Deciding to let that slide, I looked forward to watching the rest of the movie… That was until I thought to myself, where on Earth is Ricky? Granted, he was only a minor character, but he was with Jacob when he discovered his Grandpa, dead, and he was Jacob’s best friend in the book! Instead, Ricky has been replaced by Shelley, an older woman, who in the book is the manager of Smart Aid, the shop that Jacob works in, and dislikes him greatly.
Rose? Or Apple?
So since the loop repeats the same day over and over, anything inside the loop never ages, thus meaning that anything that leaves the loop would age extremely quickly. In the book, Emma gives Jacob an apple whilst inside the loop, just before their first kiss. Jacob takes this with him when he leaves the loop, and places it on his bedside table when he goes to sleep. The next day the apple has rotted. Now, an apple is often symbolic of forbidden fruit, which could be referring to the fact that Emma, being an 80 year old woman, is not only a lot older than Jacob, but also dated his grandfather Abe, therefore potentially being a ‘forbidden’ relationship. So, imagine my annoyance at the apple actually being replaced by a rose in the film! Yes, a rose is more romantic, and it’s again, only a minor change, but come on Tim, you haven’t got to change ever minor detail!
Emma and Olive Peculiarity Switch?!
One of the biggest changes that has greatly infuriated me. Olive has the peculiarity that allows her to float in the air, and Emma has the peculiarity that allows her to control fire, right? Well that’s what I had understood from reading Ransom Riggs’ book. But oh no, according to Tim Burton that’s wrong, as he switched the peculiarities. WHY TIM?!
Hollowgast’s entering the loop… WHAT??
So according to the book, only the Peculiar can enter a loop, meaning that whilst inside they are protected from the Hollowgast’s/Hollow’s, whatever you like to call them… So why, Tim Burton, have you compromised the children’s safety and allowed the Hollowgast’s entrance into the loop therefore meaning Miss Avecet is puled through a wall and poor old Enoch is given a good bashing around the room by one?
The Stand -Off In The Lighthouse! Wait.. What Do You Mean It’s Been Moved To Blackpool?

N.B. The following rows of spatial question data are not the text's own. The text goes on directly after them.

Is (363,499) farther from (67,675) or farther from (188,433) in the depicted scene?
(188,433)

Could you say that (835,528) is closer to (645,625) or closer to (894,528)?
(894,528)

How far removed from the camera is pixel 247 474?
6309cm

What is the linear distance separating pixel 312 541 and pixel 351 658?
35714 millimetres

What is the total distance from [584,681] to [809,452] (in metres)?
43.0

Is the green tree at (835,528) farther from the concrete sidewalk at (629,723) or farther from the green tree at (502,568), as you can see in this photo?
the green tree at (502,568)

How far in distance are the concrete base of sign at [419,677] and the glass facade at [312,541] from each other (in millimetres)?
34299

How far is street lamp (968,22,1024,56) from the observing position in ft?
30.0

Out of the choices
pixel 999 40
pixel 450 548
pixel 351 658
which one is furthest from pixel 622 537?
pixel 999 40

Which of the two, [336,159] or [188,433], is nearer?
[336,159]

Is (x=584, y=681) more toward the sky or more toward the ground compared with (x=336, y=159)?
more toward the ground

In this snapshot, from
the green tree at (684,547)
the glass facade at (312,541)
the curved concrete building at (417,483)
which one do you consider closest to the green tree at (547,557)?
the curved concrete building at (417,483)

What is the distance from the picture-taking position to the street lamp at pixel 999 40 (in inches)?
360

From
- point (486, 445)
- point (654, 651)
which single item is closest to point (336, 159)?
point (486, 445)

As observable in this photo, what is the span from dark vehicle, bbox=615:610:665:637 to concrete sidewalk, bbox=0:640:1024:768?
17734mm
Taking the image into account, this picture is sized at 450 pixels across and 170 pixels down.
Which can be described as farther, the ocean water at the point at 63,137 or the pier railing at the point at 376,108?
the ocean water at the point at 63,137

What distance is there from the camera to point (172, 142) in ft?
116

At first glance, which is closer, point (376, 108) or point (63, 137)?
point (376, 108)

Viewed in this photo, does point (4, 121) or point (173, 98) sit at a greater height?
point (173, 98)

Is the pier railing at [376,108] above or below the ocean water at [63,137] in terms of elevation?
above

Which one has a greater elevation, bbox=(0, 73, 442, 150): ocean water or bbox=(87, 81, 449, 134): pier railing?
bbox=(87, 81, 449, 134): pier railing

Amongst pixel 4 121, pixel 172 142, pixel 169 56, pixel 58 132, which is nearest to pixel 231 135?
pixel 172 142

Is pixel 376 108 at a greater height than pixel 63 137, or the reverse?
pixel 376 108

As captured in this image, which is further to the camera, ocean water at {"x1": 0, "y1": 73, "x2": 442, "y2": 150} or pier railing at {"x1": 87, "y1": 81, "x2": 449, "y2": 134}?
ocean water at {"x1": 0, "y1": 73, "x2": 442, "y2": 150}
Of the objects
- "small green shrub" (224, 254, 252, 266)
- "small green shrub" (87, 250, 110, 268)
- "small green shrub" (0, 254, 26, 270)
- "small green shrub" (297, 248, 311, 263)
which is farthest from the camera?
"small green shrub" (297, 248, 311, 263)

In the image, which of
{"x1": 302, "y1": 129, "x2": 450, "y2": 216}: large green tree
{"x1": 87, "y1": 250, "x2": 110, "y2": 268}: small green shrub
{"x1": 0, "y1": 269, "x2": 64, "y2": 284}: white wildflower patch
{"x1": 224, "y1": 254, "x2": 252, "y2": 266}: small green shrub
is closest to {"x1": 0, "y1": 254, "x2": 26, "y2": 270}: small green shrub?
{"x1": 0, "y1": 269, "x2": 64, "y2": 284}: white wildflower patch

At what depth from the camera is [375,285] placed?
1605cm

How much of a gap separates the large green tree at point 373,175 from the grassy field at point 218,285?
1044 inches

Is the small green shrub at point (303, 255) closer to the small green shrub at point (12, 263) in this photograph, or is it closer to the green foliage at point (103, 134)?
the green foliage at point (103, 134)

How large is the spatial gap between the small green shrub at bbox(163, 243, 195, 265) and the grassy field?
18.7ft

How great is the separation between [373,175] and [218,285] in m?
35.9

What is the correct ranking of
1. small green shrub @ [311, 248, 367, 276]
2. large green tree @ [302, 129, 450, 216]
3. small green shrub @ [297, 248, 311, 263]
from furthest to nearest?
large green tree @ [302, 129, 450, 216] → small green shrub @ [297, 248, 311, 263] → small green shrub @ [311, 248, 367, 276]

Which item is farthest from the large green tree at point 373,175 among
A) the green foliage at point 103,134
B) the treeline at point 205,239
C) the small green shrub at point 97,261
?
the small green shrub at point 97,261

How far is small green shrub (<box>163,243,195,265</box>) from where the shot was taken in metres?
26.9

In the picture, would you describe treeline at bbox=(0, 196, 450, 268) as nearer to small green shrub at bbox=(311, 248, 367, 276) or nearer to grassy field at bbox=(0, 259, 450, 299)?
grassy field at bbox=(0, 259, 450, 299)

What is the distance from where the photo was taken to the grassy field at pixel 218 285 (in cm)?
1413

But Why?
Yep, you may as well forget that whole intense scene at the end of the book where Jacob and Emma go to rescue Miss Peregrine from Dr Golan at the lighthouse, and the sad moment where Millard gets shot, because we’re leaving Wales and heading over to Blackpool, where some strange Pirates of the Caribbean antics are going to go down and skeletons are going to come to life to help protect the children. Yes, you heard me correctly, these slenderman looking creatures that nobody can see, who are greatly feared and eat the eyeballs of children, (which again has been changed, as in the book the Hollows eat the SOULS of the children) are going to be defeated by walking bones, fabulous.
So those are just a few of the changes that were made during the film adaptation, but trust me when I say there are so many more! I understand that it is rare for a film adaptation to remain 100% true to it’s book, but Tim Burton made so many changes that were just unnecessary and therefore compromised my enjoyment of this film. Not only that, but I definitely think that the film adaption was far more creepier than the book and inappropriate for younger audiences, despite the cinema being filled with young children when I went to watch the film. Had I have watched the film before reading the book, I think I may have enjoyed it that little bit extra, but instead I found myself becoming more and more aggravated by the inaccuracy of it.